La formation concernerait deux catégories : les imams et les aumôniers en poste et les futurs cadres religieux.
Pour la première catégorie, la formation pourra se faire sous forme de stages : des formations accélérées en matière du droit des cultes (en arabe et en français), une initiation à la langue et à la culture française pour les imams non francophones, une adaptation du prêche à la société française. Pour la deuxième catégorie, des instituts de formation devront être créés sous le label du CFCM, ils permettront un accompagnement des futurs imams qui au préalable auraient suivi une formation dans des départements d’études arabes et islamiques dans les universités françaises, ils permettront de suivre également les évolutions de la pensée musulmane.
Ces nombreux chantiers nécessitent des moyens financiers. Le marché de la viande halal a été longtemps considéré comme un moyen de financement du culte musulman, la présence de forts lobbies commerciaux et religieux au sein de ce marché ainsi que les nouveaux comportements des populations de culture musulmane, qui se posent des questions sur le bien-fondé du label halal, rendent cette éventualité très incertaine. Des acteurs musulmans réfléchissent à la création d’une fondation française du culte et des affaires sociales musulmanes, qui pourra centraliser les dons et participations des pays et bienfaiteurs musulmans ainsi que des financiers français. De son côté, la commission juridique du CFCM travaille sur un projet de loi pour le financement du culte musulman. Les dispositions de la loi 1905 et les différents avis du Conseil d’Etat en matière de culte peuvent servir de base pour une meilleure intégration du culte musulman dans l’espace de la République.

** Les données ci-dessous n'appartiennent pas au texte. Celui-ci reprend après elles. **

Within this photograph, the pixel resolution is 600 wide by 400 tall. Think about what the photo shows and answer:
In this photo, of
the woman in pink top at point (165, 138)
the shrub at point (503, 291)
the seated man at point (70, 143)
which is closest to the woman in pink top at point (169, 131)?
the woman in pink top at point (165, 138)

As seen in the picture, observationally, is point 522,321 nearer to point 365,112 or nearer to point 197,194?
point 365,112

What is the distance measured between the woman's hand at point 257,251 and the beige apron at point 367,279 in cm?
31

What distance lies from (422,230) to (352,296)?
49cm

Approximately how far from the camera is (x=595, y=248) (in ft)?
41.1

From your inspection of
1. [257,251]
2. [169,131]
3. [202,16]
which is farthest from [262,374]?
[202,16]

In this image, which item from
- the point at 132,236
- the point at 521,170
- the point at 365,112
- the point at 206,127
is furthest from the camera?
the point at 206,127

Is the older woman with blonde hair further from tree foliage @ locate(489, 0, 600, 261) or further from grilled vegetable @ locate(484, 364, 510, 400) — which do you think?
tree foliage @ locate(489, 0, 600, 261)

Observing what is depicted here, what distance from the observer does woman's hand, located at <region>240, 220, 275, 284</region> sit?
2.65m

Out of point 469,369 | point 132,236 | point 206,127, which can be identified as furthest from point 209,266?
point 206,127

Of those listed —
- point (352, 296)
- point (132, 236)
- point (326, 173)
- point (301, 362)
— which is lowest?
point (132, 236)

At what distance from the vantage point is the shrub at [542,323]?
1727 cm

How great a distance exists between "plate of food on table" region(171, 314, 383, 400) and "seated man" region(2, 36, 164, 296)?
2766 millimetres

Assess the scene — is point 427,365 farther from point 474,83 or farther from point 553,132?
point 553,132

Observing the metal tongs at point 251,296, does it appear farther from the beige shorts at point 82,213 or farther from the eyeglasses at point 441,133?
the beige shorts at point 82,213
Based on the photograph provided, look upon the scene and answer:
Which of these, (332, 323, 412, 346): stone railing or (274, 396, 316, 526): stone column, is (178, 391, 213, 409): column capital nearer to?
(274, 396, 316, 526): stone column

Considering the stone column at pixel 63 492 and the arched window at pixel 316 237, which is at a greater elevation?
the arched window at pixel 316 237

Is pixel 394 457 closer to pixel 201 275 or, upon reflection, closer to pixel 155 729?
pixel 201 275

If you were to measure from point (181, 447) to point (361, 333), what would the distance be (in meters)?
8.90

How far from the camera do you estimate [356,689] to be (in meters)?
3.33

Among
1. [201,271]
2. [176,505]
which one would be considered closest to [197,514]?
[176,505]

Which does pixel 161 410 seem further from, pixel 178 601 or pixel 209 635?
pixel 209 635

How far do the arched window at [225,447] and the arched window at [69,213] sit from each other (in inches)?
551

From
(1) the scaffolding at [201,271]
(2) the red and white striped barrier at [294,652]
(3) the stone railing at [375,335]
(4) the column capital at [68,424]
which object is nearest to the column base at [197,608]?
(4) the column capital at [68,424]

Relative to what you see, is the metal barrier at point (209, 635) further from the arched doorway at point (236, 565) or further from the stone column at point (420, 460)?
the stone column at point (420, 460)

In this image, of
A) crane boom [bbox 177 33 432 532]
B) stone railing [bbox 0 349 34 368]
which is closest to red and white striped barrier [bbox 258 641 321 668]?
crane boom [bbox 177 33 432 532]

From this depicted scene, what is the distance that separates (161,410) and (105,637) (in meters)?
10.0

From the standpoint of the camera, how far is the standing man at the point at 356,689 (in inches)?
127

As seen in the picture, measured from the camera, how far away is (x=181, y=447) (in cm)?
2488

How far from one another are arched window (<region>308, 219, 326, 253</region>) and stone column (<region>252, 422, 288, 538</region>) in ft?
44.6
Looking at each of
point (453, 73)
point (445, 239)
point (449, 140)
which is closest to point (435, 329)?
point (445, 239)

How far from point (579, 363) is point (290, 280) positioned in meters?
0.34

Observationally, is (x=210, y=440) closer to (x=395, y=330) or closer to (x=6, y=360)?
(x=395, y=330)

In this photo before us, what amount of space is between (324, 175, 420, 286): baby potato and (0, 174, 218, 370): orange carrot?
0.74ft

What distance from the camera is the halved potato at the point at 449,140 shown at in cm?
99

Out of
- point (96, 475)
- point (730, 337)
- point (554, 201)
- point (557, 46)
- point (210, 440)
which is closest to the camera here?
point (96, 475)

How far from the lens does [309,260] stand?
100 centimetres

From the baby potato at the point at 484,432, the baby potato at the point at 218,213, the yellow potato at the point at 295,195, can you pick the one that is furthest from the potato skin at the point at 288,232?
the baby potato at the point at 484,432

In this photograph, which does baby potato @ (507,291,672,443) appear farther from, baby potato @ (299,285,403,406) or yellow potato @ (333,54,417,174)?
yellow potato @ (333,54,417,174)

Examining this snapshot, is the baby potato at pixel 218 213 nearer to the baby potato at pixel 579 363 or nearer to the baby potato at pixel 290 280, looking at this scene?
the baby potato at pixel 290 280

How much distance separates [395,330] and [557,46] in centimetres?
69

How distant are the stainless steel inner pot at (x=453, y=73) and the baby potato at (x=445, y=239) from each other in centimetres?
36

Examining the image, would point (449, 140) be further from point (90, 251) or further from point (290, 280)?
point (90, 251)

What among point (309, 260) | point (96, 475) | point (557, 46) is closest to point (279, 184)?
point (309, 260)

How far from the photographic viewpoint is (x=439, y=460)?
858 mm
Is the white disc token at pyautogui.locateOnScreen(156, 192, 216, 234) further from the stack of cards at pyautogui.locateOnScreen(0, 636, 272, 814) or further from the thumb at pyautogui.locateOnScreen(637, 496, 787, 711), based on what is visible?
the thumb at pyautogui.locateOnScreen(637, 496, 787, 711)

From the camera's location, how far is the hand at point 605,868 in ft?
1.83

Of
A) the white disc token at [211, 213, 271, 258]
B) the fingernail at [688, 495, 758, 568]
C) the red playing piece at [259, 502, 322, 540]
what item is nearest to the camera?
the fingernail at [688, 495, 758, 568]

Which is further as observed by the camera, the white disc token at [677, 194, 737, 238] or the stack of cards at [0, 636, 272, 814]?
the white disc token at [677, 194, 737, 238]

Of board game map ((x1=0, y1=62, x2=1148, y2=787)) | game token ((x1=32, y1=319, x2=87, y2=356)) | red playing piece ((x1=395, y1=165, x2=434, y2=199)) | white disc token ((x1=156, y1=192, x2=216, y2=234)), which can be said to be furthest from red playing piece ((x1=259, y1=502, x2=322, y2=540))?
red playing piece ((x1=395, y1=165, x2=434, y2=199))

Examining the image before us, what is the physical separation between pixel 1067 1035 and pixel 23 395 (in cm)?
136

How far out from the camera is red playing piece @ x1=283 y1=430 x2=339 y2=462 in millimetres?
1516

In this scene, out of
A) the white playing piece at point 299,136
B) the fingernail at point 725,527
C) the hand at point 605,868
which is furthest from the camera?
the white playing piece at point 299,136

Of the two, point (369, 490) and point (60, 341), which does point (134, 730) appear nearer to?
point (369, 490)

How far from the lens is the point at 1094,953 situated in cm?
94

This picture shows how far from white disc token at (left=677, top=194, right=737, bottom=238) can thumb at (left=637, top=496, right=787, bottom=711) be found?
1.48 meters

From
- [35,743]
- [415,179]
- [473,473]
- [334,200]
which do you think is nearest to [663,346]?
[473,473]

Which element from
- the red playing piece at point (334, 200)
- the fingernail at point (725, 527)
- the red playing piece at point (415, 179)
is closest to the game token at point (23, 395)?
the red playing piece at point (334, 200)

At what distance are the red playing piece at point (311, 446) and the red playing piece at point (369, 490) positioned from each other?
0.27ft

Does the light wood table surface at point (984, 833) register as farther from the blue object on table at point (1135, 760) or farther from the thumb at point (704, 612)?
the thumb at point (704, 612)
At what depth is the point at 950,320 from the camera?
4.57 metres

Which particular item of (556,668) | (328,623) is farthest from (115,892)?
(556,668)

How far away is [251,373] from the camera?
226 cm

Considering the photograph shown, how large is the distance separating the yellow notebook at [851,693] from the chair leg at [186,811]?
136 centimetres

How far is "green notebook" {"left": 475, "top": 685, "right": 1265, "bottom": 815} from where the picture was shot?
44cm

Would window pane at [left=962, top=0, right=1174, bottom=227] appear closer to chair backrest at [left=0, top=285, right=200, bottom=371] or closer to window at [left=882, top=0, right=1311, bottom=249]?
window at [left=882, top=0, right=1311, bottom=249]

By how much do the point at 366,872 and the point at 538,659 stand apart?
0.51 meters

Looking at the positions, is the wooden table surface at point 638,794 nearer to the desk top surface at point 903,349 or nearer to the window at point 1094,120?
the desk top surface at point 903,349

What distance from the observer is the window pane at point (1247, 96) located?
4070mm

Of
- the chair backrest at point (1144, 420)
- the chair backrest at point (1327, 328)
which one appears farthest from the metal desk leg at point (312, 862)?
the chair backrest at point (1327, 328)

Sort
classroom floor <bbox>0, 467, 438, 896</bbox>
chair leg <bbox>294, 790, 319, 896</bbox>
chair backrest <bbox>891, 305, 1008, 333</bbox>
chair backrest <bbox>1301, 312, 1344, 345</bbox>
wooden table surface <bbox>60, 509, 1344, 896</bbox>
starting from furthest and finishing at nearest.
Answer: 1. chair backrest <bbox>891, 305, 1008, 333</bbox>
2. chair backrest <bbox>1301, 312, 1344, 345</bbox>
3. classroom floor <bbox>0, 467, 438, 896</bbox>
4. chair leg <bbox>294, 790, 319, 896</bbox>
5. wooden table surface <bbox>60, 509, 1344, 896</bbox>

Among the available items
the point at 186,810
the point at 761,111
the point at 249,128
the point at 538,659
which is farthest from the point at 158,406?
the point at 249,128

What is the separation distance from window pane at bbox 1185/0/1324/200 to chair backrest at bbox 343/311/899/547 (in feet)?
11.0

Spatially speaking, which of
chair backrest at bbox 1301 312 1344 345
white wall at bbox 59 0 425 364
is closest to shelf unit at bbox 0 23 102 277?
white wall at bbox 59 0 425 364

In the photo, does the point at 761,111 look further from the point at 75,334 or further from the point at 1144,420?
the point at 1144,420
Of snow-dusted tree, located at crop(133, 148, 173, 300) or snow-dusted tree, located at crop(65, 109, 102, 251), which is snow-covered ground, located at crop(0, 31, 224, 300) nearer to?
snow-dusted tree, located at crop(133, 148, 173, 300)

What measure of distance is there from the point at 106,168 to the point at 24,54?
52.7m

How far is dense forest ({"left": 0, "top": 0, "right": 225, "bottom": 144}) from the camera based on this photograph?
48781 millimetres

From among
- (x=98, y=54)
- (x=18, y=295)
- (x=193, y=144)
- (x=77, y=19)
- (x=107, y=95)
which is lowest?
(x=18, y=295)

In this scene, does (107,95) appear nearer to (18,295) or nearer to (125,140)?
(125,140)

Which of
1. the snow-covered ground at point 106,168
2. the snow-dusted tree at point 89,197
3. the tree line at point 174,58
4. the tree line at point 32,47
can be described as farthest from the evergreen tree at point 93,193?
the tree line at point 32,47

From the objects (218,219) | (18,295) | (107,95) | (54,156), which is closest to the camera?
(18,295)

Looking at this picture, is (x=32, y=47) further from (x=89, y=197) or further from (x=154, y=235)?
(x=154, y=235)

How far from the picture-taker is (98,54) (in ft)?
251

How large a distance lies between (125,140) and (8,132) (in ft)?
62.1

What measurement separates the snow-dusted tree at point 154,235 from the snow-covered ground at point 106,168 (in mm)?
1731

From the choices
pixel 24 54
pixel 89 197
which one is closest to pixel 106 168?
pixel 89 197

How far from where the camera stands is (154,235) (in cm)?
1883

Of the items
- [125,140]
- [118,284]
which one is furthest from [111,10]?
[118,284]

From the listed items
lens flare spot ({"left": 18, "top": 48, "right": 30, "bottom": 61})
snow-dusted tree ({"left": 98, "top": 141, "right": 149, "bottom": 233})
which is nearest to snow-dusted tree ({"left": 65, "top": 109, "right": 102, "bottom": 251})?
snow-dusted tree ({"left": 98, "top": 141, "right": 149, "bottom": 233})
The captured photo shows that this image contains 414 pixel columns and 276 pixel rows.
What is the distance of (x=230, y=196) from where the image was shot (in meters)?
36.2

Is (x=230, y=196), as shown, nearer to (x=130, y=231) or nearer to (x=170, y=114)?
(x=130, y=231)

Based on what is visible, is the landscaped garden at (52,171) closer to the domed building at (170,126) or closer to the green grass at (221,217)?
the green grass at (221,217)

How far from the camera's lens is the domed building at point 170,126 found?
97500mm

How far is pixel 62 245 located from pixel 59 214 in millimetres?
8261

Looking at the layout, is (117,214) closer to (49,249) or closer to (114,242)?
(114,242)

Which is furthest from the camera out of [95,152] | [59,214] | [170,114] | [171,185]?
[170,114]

Pour y arriver, une confiance mutuelle est nécessaire. Mais le processus de l’institutionnalisation du culte musulman de France est en train de définir les champs d’action du culte et les relations avec l’Etat. On chemine à petits pas, mais sûrement, vers une sécularisation de l’islam, cette sécularisation est accompagnée d’un changement des mentalités et des modes de réflexions et de raisonnements. Le cas français pourra donner des exemples de régulation du culte musulman à l’Europe, voire au monde de l’islam qui est à la recherche d’une adaptation de la pratique religieuse au monde moderne.